Most conflicts, at home, work, or in communities, don’t begin with malice.

They begin with threatened values.

  • fairness feels violated

  • autonomy feels constrained

  • belonging feels at risk

  • respect feels missing

When we argue about the surface issues, we stay stuck.

When we inquire into the value underneath, something softens.

Consider a recent conflict and gently ask:

  • Which value felt threatened for me? (Was it fairness? Respect? Autonomy? Belonging?)
  • Which value might have felt threatened for them?
  • What would honour both, without one of us losing?

Conflict doesn’t disappear, but it becomes navigable.

Values aren’t obstacles. They’re signals.

And once we read the signal, we can work with the code.

 

5. Justice: What If We Asked a Different First Question?

If behaviour is the output of an operating system, then harm may sometimes point to damaged, outdated, or survival-based code.

I’m not certain what the “right” justice system looks like, and I’m wary of simple answers to complex harm.

But I do wonder:

  • What if justice asked what failed before asking who to punish?

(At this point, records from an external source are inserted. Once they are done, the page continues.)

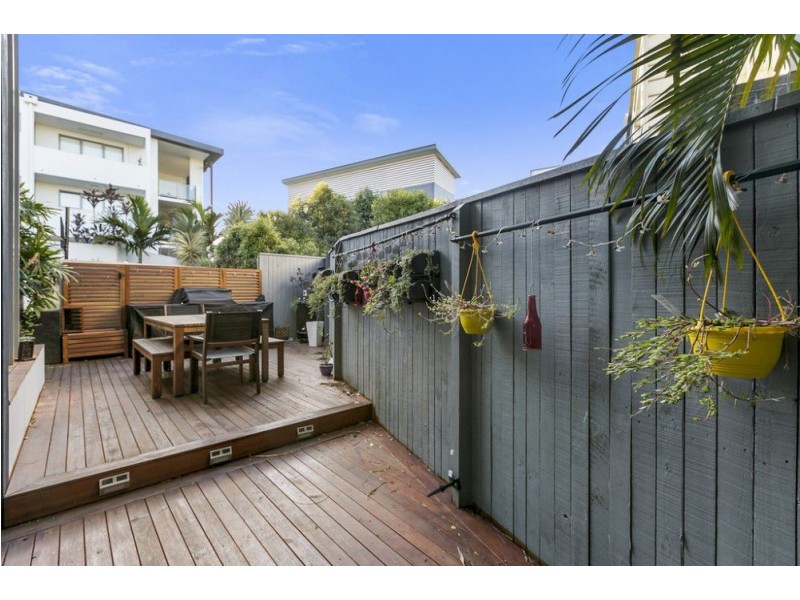 1/48 Addison Avenue, Bulimba QLD 4171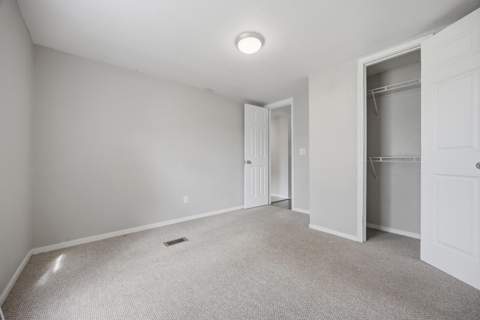 374 Inkwood Lane, Tallahassee FL - photo 14 of 32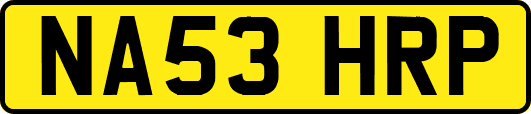 NA53HRP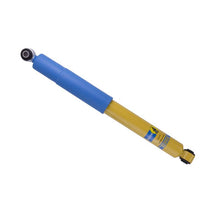 Load image into Gallery viewer, Bilstein 4600 Series 2015 Chevy/GMC Tahoe/Yukon Rear 46mm Monotube Shock Absorber - 24-251761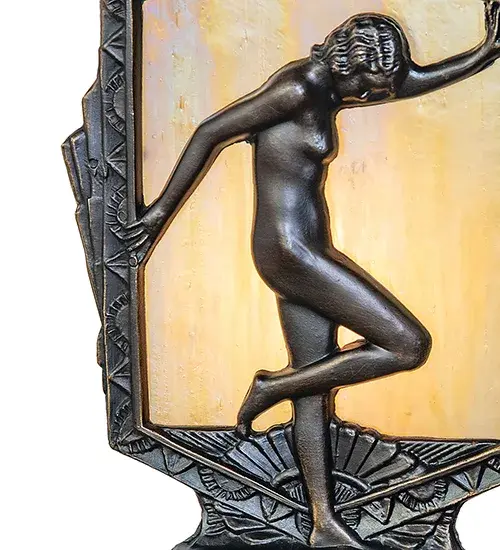 The Deco by Meyda Lighting - Image 4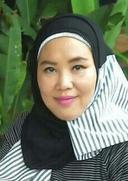 MARIAH ULFAH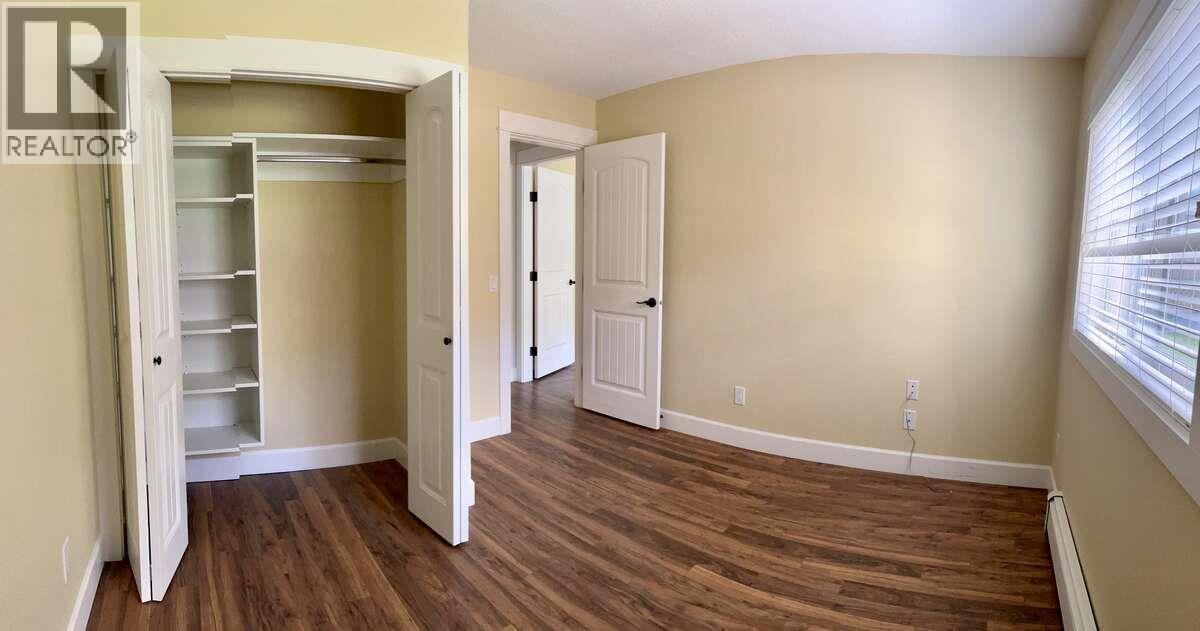 4340 Beach Avenue Unit# 106, Peachland, British Columbia  V0H 1X6 - Photo 11 - 10399214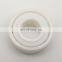 6212 CE 60X110X22mm ZrO2 Full Ceramic Ball Bearing 6212CE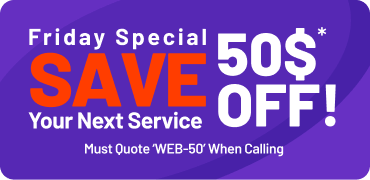 On-Time Harbord Electricians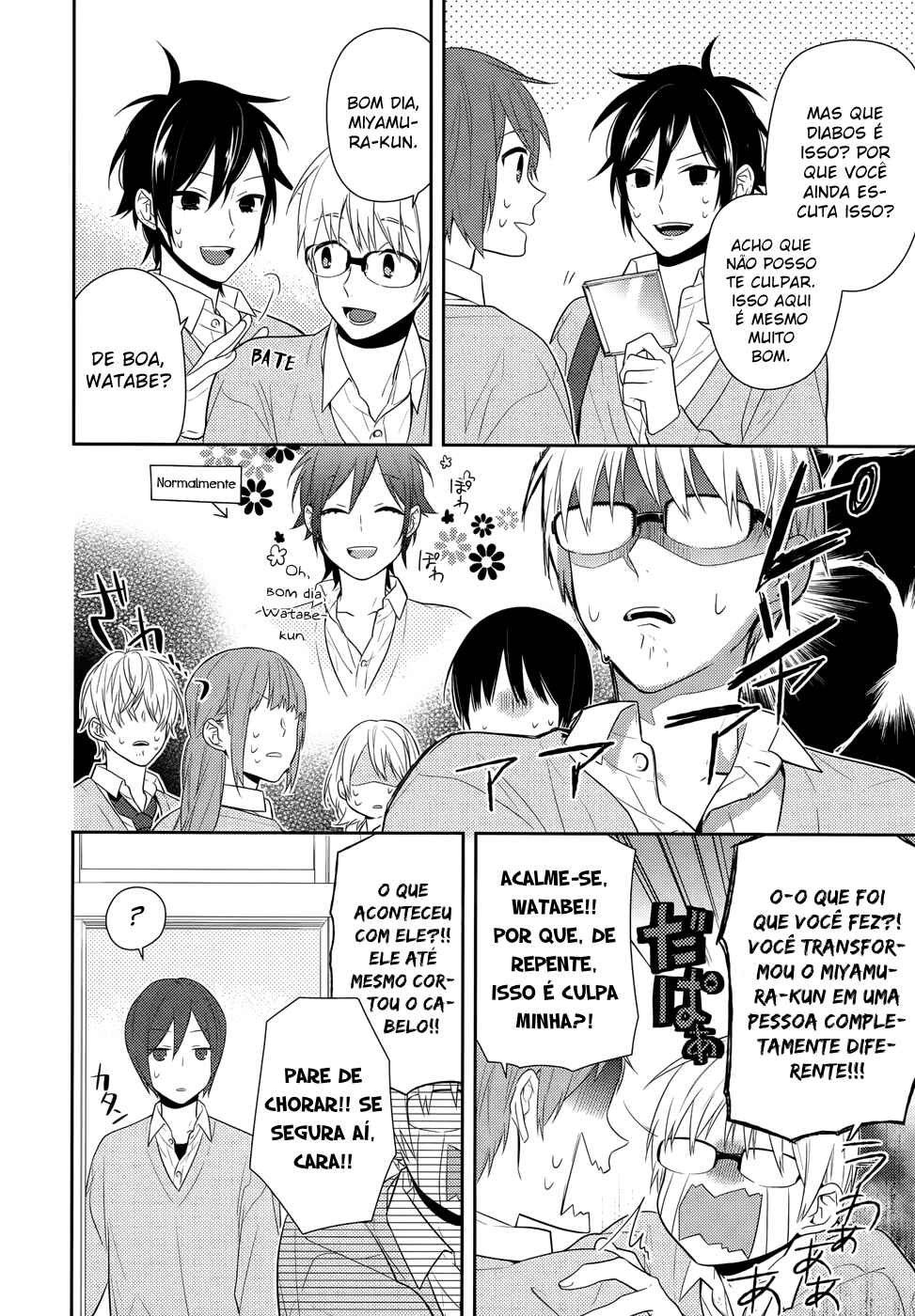 Chapter 43 - Page 16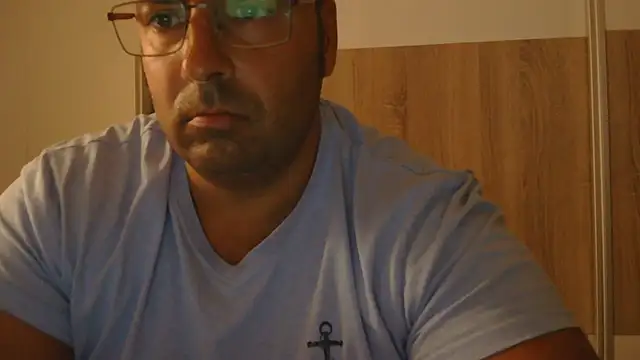 Snapshot of VanillaTime78-Jorge chatting on July 27, 2026, 7:48 am VanillaTime78-Jorge online show from July 27, 2026, 7:48 am
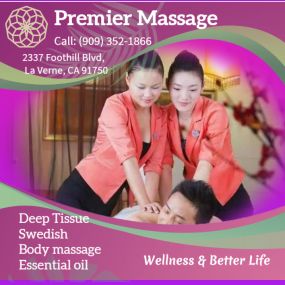 Our Relaxation massage is non-medical legal massage. Combining ancient Acupressure, 
Reflexology on hands and feet, 
and full area massage also known as Swedish Massage. We incorporate Hot Stones, and Hot Oil massage. 
There are many Massage benefits.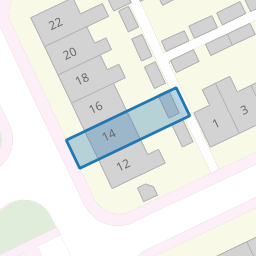 Perceel HRV01-A-6365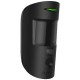 AJAX MOTIONCAM BLACK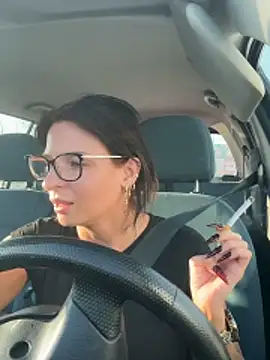  Katherine Pierce  online show from 03-03-26, 03:30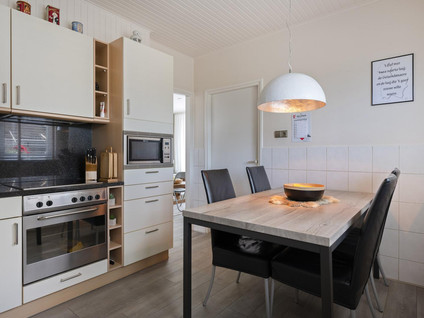 Valderenstraat 50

  • What if accountability included repairing the inner OS, not just imposing consequences?

  • What if safety, regulation, and values literacy were part of preventing reoffending, not afterthoughts?

This isn’t about excusing harm. It’s about asking whether punishment alone ever updates the code that produced it.

There’s more to explore here, and I explore this more deeply in the forthcoming report - [Link will be here in January 2026]. For now, perhaps the question is enough:

Are we repairing systems, or reinforcing them?

 

6. A Reflection for This Week: Updating the OS Together

Before next week’s post, try sitting with this:

Where might your operating system be out of date?

  • Are you still living by a childhood rule that once kept you safe?

  • Are you defending a value you inherited but never chose?

  • Are you reacting to situations as a younger version of yourself would have?

And one more:

What operating system is your workplace, family, or community running?

And what small update might you quietly introduce?

Because when even one person updates their OS, the system around them feels it.

Human systems always change from the inside out.

So perhaps the invitation this week is simple:

What's one line of code you're ready to question, not to delete, but to understand?

For example:

  • 'I must always put others first.'
  • 'Asking for help is weak.'
  • 'If I'm not perfect, I'm not enough.'

 

What's yours?

A Personal Share: mine used to be, ‘I’m not good enough’. This code served me well; it was one of my primary drivers, but it’s served its purpose, and I’ve now moved on.